可青棠将门闩压进凹槽以后,石廊里原本还能隐约听见的脚步声、守卫换岗时低低的交谈声,以及从照祭楼下方传上来的风声,像是同时被隔在了另一边。
屋里一下安静下来。
白珩把从黑水外围带回来的木盒放到案角,又将存签房里的那一份骨粉往左边挪开一些。
两只盒子不能靠得太近。
从湿地边缘取回来的灰已经被黑水浸过,颜色比存签房里的样本更沉,边缘还凝着几片薄薄硬壳。

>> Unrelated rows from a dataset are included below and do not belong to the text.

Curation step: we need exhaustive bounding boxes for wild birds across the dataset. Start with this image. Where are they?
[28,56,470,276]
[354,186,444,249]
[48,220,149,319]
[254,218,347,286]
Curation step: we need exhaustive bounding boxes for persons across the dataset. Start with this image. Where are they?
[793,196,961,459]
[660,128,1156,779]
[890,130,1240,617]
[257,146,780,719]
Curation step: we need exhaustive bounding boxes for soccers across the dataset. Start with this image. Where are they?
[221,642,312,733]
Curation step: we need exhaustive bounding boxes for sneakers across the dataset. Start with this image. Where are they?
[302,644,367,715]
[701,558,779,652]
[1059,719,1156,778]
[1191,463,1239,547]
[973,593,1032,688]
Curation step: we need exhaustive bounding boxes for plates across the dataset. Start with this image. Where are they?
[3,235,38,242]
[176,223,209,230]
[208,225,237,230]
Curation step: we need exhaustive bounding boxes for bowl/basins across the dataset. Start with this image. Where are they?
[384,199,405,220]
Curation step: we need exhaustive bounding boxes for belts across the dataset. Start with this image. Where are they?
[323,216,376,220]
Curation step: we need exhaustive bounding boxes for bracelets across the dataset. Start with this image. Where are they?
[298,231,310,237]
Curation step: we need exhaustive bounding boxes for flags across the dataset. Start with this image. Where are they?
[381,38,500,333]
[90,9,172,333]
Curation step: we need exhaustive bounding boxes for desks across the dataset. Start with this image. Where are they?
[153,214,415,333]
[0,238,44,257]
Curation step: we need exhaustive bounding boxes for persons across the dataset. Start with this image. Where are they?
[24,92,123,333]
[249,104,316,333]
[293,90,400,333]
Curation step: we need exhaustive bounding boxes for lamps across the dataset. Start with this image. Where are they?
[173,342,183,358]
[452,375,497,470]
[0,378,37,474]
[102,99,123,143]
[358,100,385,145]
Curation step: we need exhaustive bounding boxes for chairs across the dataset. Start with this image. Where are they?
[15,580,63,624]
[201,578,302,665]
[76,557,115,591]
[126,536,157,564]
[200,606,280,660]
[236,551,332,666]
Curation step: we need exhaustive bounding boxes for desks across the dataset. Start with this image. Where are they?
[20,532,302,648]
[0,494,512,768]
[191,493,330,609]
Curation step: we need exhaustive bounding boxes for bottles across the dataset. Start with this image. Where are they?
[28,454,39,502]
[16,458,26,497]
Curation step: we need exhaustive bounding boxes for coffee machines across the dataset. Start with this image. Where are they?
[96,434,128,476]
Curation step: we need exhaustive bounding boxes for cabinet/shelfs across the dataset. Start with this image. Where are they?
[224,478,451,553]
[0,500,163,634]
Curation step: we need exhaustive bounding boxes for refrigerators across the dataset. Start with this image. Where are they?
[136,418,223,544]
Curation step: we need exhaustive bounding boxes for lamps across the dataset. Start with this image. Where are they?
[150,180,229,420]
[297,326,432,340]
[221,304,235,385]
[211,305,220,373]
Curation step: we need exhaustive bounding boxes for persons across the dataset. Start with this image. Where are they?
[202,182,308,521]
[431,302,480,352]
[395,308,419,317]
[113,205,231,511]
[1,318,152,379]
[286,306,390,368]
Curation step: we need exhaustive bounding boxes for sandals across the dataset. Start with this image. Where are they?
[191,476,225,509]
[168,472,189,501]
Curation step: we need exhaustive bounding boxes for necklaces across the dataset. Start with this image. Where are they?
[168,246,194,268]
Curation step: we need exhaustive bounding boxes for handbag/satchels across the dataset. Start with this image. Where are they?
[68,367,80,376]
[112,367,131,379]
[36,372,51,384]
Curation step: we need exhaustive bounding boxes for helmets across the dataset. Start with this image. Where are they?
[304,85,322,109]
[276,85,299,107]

方才用狐火试探时,其中残留的命纹被水纹强行牵走大半,如今只剩下一点极淡光泽,偶尔从灰里浮出来,又很快暗下去。
绯月站在长案一侧。
浅色裙摆边缘沾着湿泥,薄衫也被黑水外围的雾气打湿一层。
她回来以后只重新挽过头发,鬓边仍落着两缕细发,发尾贴在颈侧,眼尾那粒颜色很浅的小痣落在灯下,比平日更清楚一些。
她看起来有些累。
却没有离开。
陆铮站在离她不远的位置,右手藏在袖中,掌心压着龙鳞令。
令牌没有再像黑水外围那样灼热,可那股温度始终没有真正退去,像有一缕极细火意贴着金属纹路往里钻,隔着已经包好的软布,一点点压在尚未完全愈合的伤口上。
绯烟没有立刻说话。
她走到书架前,抬起左手,将腕上的灰白骨环轻轻压在最下层木格边缘。
一声细响。
书架后方缓缓裂开一道窄缝。
里面没有堆放卷册,也没有藏着什么复杂机关,只有一只薄薄的木匣安静放在最深处。
木匣颜色已经很暗,四角磨得发白,匣面没有雕纹,也没有刻字,只有锁扣旁边留着一道很浅的狐印,像是谁手上沾着墨,曾经随意按过一下。
绯烟将木匣取出来。
放到案上。
绯月的目光在那道狐印上停了一会儿。
“这是舅舅留下的?”
“嗯。”
绯烟在椅子上坐下。
她今日没有穿议事时那身繁复王服,只在深色长裙外披着一件薄衫。衣袖向上收了一点,左腕骨环与骨环下方那道淡淡旧伤都露在灯下。
她的手指落在锁扣上。
没有立刻按下去。
白珩站在案边,看了一眼木匣,又看向绯烟。
“女王以前打开过?”
“看过几次。”
绯烟道:“有些东西,我一直没有看明白。”
她抬眼,看向案角那两只装着骨粉的木盒。
“今日你们从黑水外围带回残灰,我才想起来,绯罗留下的东西里,也提过类似痕迹。”
白珩没有伸手。
“长老院知道这只木匣吗?”
“知道绯罗留下过东西。”
绯烟指腹轻轻压下。
锁扣弹开。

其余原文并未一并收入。